TASK OBJECTIVE:
Reproduce the data from its first line through the line containing "117L361 154L403 159L456", switching "Show me" to "Outline the" and leaving everything else unchanged.

+++ ITEMS +++

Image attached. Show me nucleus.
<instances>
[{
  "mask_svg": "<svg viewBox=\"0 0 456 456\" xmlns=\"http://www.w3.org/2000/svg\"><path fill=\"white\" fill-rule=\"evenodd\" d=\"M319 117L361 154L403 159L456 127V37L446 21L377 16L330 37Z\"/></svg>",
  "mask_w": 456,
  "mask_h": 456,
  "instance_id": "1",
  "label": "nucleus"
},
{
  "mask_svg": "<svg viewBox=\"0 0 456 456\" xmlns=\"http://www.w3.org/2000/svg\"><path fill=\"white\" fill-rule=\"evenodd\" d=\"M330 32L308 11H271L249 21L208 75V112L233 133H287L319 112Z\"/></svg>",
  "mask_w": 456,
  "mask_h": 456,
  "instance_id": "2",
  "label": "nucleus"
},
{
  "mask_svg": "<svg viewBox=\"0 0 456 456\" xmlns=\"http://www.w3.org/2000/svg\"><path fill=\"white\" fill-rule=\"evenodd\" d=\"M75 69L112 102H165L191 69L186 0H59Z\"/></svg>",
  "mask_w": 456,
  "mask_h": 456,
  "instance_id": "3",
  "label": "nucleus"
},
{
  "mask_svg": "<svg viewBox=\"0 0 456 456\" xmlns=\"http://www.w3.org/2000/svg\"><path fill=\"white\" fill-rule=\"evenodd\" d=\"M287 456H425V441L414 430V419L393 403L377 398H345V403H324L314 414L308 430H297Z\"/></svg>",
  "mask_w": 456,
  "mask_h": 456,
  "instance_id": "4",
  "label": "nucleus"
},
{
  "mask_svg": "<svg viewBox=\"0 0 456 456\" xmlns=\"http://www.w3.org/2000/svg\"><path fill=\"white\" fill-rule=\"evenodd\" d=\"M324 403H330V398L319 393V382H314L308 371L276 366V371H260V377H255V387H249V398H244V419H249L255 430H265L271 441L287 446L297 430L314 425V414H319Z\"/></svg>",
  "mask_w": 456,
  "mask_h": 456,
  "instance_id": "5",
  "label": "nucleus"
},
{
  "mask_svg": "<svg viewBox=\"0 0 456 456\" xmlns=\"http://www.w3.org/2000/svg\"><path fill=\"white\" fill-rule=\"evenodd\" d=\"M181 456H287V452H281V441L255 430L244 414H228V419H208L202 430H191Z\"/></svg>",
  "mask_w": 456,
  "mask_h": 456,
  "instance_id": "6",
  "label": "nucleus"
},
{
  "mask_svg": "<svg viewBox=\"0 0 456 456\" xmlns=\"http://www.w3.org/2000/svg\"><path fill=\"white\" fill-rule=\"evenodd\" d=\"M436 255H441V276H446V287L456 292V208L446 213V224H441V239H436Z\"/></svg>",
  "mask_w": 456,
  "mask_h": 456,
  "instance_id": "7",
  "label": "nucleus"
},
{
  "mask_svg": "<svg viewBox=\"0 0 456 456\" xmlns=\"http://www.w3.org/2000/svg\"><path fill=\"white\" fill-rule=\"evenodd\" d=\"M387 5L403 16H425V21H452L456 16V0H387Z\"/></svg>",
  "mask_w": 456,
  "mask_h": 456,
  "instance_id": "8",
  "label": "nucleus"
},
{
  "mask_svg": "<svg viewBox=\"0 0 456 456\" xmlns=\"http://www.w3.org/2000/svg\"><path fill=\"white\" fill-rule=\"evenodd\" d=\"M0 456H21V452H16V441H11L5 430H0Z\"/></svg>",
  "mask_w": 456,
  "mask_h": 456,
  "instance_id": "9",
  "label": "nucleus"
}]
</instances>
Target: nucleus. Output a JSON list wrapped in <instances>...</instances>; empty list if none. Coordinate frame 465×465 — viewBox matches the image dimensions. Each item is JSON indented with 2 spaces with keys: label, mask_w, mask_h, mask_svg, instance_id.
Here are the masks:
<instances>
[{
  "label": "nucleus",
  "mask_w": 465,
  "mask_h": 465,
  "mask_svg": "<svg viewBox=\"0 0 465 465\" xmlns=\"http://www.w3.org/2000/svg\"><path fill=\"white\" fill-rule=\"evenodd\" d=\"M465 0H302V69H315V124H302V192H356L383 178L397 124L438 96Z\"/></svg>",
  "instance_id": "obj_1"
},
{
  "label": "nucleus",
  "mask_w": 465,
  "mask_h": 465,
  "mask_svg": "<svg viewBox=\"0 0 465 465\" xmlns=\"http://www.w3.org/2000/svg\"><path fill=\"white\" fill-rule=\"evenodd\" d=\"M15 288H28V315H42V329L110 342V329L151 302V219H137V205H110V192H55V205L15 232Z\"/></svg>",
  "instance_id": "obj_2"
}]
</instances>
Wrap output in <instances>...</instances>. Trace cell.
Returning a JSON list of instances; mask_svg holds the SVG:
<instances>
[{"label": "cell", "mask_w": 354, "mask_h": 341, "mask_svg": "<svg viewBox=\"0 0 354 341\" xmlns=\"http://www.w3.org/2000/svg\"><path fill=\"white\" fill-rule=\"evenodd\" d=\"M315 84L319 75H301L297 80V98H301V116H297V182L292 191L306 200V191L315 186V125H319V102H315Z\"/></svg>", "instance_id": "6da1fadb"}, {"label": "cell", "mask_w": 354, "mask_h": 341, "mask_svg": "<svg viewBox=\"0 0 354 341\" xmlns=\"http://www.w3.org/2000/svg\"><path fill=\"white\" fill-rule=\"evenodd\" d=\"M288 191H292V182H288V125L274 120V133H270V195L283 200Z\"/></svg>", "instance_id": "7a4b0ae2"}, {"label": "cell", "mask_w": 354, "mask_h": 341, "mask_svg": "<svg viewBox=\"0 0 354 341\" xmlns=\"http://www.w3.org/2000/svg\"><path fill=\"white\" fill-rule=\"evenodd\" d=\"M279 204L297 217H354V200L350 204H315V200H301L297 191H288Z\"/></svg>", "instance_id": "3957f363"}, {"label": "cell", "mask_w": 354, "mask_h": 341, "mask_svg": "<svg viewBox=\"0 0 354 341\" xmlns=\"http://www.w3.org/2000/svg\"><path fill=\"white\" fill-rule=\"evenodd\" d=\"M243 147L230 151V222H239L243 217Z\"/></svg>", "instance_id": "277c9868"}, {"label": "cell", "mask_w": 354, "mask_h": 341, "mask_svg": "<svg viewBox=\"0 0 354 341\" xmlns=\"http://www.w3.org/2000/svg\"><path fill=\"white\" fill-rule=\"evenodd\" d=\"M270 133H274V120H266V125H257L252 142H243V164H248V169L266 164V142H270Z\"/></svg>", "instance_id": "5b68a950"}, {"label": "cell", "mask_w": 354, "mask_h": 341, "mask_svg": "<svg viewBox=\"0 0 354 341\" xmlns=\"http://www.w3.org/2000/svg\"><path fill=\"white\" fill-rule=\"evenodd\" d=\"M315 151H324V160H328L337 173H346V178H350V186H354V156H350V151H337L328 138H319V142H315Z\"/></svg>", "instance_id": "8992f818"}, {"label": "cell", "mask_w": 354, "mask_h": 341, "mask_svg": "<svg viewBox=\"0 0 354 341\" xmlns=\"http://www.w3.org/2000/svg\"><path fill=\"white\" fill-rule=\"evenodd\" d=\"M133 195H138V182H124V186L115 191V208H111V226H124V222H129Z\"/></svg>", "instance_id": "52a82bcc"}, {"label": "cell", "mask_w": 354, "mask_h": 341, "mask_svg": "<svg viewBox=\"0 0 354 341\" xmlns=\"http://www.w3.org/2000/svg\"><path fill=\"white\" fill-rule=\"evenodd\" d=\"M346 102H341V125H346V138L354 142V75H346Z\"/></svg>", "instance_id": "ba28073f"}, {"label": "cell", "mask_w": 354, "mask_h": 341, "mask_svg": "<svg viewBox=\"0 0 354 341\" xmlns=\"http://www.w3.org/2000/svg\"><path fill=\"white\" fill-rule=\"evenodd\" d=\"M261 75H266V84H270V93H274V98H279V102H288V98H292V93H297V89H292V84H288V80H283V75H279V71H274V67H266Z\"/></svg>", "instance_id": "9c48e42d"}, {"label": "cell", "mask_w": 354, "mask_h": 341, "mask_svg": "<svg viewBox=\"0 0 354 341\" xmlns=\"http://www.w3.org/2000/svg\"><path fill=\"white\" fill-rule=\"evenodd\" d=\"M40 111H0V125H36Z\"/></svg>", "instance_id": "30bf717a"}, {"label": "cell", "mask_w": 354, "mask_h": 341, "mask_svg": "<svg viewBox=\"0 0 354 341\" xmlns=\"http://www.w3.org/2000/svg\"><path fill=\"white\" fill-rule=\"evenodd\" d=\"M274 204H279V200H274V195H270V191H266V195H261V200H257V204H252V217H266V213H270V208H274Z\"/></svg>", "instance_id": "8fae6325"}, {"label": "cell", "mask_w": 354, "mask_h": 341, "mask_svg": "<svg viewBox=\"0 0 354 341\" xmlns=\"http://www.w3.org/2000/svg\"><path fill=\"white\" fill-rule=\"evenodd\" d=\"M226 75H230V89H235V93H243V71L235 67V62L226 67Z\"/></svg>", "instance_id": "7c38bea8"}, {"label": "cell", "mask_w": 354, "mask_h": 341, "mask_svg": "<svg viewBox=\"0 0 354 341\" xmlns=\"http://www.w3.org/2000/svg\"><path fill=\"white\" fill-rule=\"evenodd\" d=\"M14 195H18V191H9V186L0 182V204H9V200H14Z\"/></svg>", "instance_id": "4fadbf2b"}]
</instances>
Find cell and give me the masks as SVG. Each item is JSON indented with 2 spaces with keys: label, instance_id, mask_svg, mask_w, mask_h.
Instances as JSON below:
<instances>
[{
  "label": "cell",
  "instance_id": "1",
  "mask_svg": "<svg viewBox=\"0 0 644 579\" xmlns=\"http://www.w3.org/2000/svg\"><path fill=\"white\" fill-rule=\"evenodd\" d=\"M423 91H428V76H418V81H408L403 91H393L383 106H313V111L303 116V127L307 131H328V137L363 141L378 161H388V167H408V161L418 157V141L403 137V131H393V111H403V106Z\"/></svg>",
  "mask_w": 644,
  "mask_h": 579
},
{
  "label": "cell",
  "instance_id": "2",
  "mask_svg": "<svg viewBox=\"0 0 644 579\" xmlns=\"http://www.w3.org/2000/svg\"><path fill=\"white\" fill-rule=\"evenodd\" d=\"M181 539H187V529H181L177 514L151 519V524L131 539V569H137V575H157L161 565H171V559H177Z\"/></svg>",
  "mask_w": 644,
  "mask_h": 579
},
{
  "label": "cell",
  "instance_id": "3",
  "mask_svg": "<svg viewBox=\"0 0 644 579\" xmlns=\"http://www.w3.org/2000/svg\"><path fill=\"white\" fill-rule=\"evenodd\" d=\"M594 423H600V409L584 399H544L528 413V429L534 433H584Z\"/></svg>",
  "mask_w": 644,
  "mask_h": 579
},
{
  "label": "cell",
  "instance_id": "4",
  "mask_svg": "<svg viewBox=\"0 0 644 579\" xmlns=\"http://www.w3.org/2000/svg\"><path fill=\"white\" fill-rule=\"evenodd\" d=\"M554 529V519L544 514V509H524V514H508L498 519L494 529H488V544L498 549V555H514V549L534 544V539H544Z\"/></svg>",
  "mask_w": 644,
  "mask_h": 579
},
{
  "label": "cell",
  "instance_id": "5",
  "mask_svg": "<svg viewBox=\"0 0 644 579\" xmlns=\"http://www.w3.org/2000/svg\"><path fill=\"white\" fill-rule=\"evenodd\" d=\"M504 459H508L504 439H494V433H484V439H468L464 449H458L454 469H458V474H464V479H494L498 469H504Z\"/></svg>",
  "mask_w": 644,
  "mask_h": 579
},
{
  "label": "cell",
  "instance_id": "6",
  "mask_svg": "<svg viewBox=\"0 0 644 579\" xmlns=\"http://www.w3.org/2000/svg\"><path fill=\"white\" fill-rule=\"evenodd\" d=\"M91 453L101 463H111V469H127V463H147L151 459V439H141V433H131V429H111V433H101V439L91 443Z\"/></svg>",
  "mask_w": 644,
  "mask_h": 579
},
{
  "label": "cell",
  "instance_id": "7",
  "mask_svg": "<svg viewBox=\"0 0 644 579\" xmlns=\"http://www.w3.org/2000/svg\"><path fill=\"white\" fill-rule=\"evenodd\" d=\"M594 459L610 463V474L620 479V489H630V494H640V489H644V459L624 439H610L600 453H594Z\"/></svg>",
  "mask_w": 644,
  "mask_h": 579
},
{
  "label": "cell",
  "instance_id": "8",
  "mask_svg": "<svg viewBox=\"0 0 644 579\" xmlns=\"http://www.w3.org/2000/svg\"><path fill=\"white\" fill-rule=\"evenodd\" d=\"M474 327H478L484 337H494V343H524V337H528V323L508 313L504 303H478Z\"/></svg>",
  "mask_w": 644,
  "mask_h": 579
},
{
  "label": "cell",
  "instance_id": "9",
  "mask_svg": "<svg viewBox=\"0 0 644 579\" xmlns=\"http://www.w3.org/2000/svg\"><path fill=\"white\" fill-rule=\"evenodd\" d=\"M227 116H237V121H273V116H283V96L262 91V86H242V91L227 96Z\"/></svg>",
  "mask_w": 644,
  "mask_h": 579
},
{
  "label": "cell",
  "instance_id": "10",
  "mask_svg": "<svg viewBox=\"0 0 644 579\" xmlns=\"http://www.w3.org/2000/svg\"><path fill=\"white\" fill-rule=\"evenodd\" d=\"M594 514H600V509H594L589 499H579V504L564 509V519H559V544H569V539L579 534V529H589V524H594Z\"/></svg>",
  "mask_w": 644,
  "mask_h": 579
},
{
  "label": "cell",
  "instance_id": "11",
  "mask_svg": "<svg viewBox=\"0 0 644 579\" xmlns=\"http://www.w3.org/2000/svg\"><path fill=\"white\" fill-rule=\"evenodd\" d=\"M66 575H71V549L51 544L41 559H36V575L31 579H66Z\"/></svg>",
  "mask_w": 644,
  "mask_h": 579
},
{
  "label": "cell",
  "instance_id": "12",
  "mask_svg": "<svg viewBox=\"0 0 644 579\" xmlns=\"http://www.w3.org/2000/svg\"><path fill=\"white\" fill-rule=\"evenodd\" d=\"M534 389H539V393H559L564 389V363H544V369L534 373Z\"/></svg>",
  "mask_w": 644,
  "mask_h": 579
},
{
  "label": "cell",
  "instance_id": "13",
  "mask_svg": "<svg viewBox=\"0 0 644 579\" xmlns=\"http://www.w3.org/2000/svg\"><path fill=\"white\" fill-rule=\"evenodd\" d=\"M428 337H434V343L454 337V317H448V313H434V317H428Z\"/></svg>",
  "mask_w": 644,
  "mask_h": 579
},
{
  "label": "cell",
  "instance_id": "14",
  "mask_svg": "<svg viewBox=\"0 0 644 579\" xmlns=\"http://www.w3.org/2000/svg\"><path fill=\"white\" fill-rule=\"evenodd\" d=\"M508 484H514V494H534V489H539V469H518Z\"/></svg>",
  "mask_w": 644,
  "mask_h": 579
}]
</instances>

+++

WRITTEN REPLY:
Image attached. Outline the nucleus.
<instances>
[{
  "mask_svg": "<svg viewBox=\"0 0 456 456\" xmlns=\"http://www.w3.org/2000/svg\"><path fill=\"white\" fill-rule=\"evenodd\" d=\"M319 117L361 154L403 159L456 127V37L446 21L377 16L330 37Z\"/></svg>",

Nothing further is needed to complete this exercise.